KNN A simple explanation

2 min readJul 9, 2023

KNN as an algorithm is inspired by real life. People tend to be affected by the people around them. Our friends guide our behavior as we grew up. Our parents also shape our personality in some ways if you grow up with people who love sports, it is highly likely that you will end up loving sports. Knn also works in a similar fashion.

Introduction

K-nearest neighbors is a supervised machine learning algorithm, used for both classification and regression task. Knn is a non parametric algorithm, meaning it does not make any underlying assumptions about the distribution of the data.

The basic idea behind knn is to find k closest data points in the training set to a given query point in the feature space. the distance metric used is euclidean distance, although other distance metrics can also be employed.

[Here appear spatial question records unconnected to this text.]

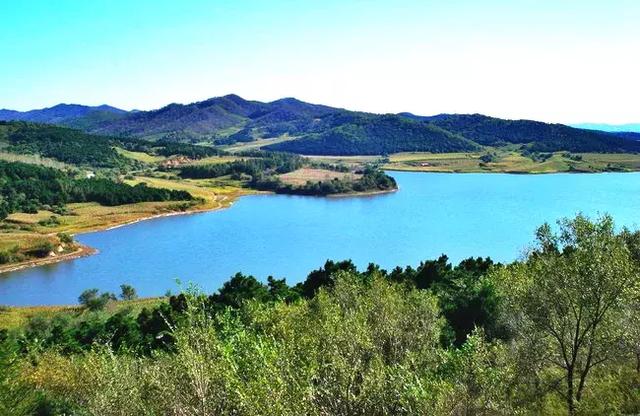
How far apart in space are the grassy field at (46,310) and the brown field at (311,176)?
10008 cm

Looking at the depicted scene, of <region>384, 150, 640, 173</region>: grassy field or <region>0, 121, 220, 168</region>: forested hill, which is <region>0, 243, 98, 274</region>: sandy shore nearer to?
<region>0, 121, 220, 168</region>: forested hill

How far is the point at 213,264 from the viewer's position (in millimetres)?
70938

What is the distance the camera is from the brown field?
155 metres

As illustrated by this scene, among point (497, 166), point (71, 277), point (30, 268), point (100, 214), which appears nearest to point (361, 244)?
point (71, 277)

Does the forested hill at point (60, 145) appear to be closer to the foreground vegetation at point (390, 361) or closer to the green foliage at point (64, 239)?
the green foliage at point (64, 239)

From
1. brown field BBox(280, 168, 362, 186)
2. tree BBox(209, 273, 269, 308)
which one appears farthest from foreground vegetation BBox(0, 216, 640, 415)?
brown field BBox(280, 168, 362, 186)

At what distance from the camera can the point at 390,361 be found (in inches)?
727

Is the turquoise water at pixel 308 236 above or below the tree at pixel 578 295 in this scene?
below

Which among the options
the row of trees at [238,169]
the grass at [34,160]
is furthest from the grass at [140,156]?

KNN is also known as lazy learner since it defers the learning process until the time of prediction. It memorizes the training instances and uses them during inference, making the training phase computationally inexpensive but prediction phase potentially slower.

How does knn works ?

step-1: Select the number of k values.
step-2: Calculate the distance of k number of neighbors.
step-3: Take the k nearest neighbors as per the euclidean distance.
step-4: Among these k neighbors, count the number of the data points in each category.
step-5: Assign the new data points to that category for which the number of the neighbor is maximum.
step-6: Our model is ready.

Suppose we have a new data point and we need to put it in the required category. Consider the below image.

How to select the value of K in the K-NN Algorithm?

There is no particular way to determine the best value for “K”, so we need to try some values to find the best out of them. The most preferred value for K is 5.
A very low value for K such as K=1 or K=2, can be noisy and lead to the effects of outliers in the model.
Large values for K are good, but it may find some difficulties.

Advantages of KNN Algorithm:

It is simple to implement.
It is robust to the noisy training data
It can be more effective if the training data is large.

Disadvantages of KNN Algorithm:

Always needs to determine the value of K which may be complex some time.
The computation cost is high because of calculating the distance between the data points for all the training samples.